Task:
Return each line of the material that contains the word "located". Treat uppercase and lowercase letters as different.

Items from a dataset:

* Start *

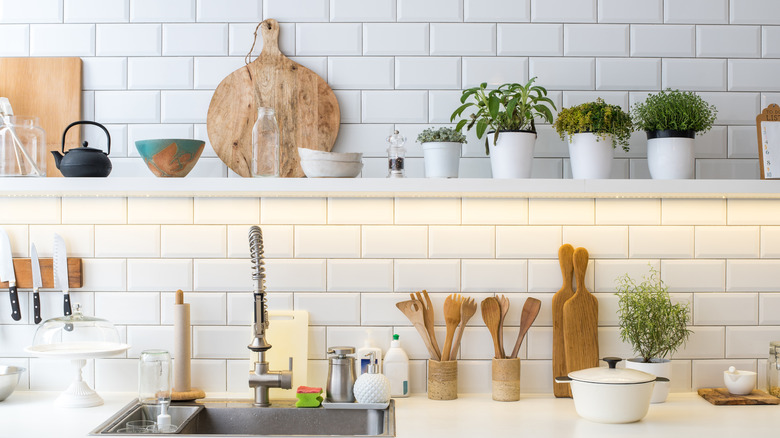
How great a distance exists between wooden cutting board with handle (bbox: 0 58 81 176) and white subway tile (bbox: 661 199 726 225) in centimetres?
180

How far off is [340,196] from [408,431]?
29.3 inches

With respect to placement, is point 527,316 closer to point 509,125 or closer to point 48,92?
point 509,125

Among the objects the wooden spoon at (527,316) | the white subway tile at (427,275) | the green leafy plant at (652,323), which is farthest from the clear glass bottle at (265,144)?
the green leafy plant at (652,323)

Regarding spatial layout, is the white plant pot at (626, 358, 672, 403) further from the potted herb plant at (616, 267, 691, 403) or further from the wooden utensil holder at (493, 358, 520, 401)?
the wooden utensil holder at (493, 358, 520, 401)

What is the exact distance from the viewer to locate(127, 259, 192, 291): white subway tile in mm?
2145

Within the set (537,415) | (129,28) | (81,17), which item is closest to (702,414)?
(537,415)

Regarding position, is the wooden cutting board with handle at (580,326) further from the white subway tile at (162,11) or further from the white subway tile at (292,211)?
the white subway tile at (162,11)

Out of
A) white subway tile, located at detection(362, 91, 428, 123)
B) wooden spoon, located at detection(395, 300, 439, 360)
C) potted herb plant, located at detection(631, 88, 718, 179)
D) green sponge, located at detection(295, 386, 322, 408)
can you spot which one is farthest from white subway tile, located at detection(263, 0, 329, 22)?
Result: green sponge, located at detection(295, 386, 322, 408)

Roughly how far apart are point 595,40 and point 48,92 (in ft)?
5.44

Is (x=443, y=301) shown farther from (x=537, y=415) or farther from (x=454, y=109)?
(x=454, y=109)

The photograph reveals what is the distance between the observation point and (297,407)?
6.45 feet

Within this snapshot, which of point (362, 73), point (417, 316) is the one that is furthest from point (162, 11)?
point (417, 316)

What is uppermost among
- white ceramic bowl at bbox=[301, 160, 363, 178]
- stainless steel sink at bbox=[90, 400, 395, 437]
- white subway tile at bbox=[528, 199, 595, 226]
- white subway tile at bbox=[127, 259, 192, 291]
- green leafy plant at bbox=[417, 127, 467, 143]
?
green leafy plant at bbox=[417, 127, 467, 143]

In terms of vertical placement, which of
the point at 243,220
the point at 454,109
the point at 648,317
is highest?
the point at 454,109
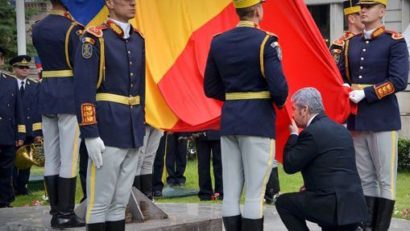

* End *

Output of the exercise:
A) white subway tile, located at detection(362, 91, 428, 123)
B) wooden spoon, located at detection(395, 300, 439, 360)
C) potted herb plant, located at detection(631, 88, 718, 179)
D) green sponge, located at detection(295, 386, 322, 408)
can you spot which one is farthest from white subway tile, located at detection(263, 0, 329, 22)?
Result: green sponge, located at detection(295, 386, 322, 408)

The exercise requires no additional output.